[caption id="" align="aligncenter" width="580" caption="Ilustrasi Kompas.com (Shutterstock)"][/caption]
Sejak menelurkan Peraturan Bank Indonesia No. 16/11 tahun 2014, BI selaku otoritas sentral keuangan membuktikan langkah antisipasinya atas kekhawatiran “ketahanan tubuh” sistem keuangan Indonesia yang tidak melulu kuat seperti sering diberitakan sejak krisis subprime mortgage Amerika tahun 2008. Embrio aturan anyar ini sebetulnya sudah lahir sejak 2003, saat Bank Indonesia membentuk Biro Stabilitas Sistem Keuangan dan Lembaga Penjamin Simpanan, dua badan yang bertanggung jawab menganalisis, mengukur, dan menentukan langkah pertahanan terhadap krisis keuangan yang kala itu rentan dipicu dari masalah-masalah mikro di bank, ekspektasi global, serta permainan spekulan di bursa investasi.
Berdasar rekomendasi International Monetary Fund (IMF) yang melahirkan BSSK pada 2003 itulah, BI melakukan penyempurnaan kerangka prudensial pada 2011, hingga akhirnya membentuk Otoritas Jasa Keuangan sebagai pengatur sektor mikro setahun setelahnya. Di sektor mikro ini, pekerjaan rumah BI dan OJK adalah banyak melakukan pemantauan (surveillance) atas perilaku-perilaku pemilik dana yang menjadi “darah sistem keuangan” negara.
Dalam kenyataannya, tidak hanya bank dan pasar investasi yang banyak berpengaruh terhadap stabilnya sistem keuangan. Rumah tangga, investasi individu, dan lembaga-lembaga keuangan mikro nonbank turut andil. Pertumbuhan ekonomi yang tinggi satu dekade terakhir membuktikan bahwa dana publik lebih banyak bergerak dalam sudut pandang konsumtif ketimbang masa-masa lalu. Banyaknya masalah kredit macet di lembaga-lembaga keuangan nonbank malah turut menarik perhatian Bank Indonesia.. Skema moneygame dan produk turunannya yang dianggap “lebih luwes” menarik minat banyak orang dari kalangan ekonomi tengah-ke-bawah untuk menjauhi lembaga-lembaga keuangan bank resmi yang terkenal kaku.
Di bawah atap kalangan ekonomi tengah dan ke bawah inilah uang bergerak dengan naluri mencari keuntungan, atau menambah kesempatan konsumsi. Banyak orang yang mudah menggunakan dananya secara bebas, tapi tidak menyadari dampak turunan tindakannya itu terhadap kestabilan sistem keuangan yang dipantau bank sentral. Demikian disampaikan Deputi Direktur Makroprudensial BI Ita Rulina saat berbicara di Kompasiana Nangkring Spesial Yogyakarta, 1 November lalu.

- - -

**TUGAS DAN LATIHAN:**
(A) Apakah tiap pernyataan berikut sesuai dengan teks tentang stabilitas sistem keuangan di Indonesia? Jawab ya atau tidak, sertakan kutipan persis kata-kata teks yang menentukan: (i) Bank Indonesia membentuk Biro Stabilitas Sistem Keuangan pada 2003. (ii) Otoritas Jasa Keuangan dibentuk pada tahun yang sama dengan penyempurnaan kerangka prudensial. (iii) Ita Rulina menyampaikan pandangannya dalam acara di Jakarta.
(B) Tulis bagian berikutnya dari teks tentang stabilitas sistem keuangan di Indonesia, dimulai setelah kalimat terakhirnya.

**DAFTAR MATERI:**

- - -

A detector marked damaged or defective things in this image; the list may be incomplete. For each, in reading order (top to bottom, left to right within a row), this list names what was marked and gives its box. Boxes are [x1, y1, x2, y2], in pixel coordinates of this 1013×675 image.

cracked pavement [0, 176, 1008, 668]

- - -

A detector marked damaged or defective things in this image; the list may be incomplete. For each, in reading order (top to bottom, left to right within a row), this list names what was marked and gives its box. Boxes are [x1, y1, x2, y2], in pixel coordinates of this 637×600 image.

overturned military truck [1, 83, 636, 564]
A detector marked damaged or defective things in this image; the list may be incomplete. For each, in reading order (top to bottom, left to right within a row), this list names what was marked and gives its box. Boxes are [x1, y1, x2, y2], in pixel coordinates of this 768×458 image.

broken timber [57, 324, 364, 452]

- - -

**JAWABAN PER TUGAS:**
(A)
(i) Ya: "Embrio aturan anyar ini sebetulnya sudah lahir sejak 2003, saat Bank Indonesia membentuk Biro Stabilitas Sistem Keuangan dan Lembaga Penjamin Simpanan"
(ii) Tidak: "BI melakukan penyempurnaan kerangka prudensial pada 2011, hingga akhirnya membentuk Otoritas Jasa Keuangan sebagai pengatur sektor mikro setahun setelahnya"
(iii) Tidak: "saat berbicara di Kompasiana Nangkring Spesial Yogyakarta, 1 November lalu"

(B)
“Banyak juga orang yang tidak percaya dengan bank. Mereka menaruh uangnya di rumah, dititipkan ke saudara, atau ditanamkan di produk investasi yang tidak terdaftar OJK. Boleh sih, tapi kami (BI) jadi sulit memantau,” ujarnya. Padahal, lanjut Ita, stabil atau tidaknya (lebih parah: selamat/runtuhnya) sistem keuangan sebuah negara sangat bergantung pada perilaku para pemilik modal, besar maupun kecil. Dari empat pemilik modal utama (rumah tangga, perusahaan, pemerintah, pihak asing) semuanya ditentukan oleh keputusan individual menggunakan logika dan naluri mencari keuntungan.
Sektor rumah tangga sebagai pemilik utama modal potensial dapat melakukan banyak hal untuk membantu BI menjaga rasio kecukupan modal (capital adequacy ratio) banyak lembaga keuangan bank. Dalam ligkup lebih sempit lagi, perilaku tiap individu dapat mewujudkan itu semua. Ada beberapa kebiasaan sederhana yang dapat dilakukan siapa saja guna membantu BI dalam menjaga stabilitas sistem keuangan.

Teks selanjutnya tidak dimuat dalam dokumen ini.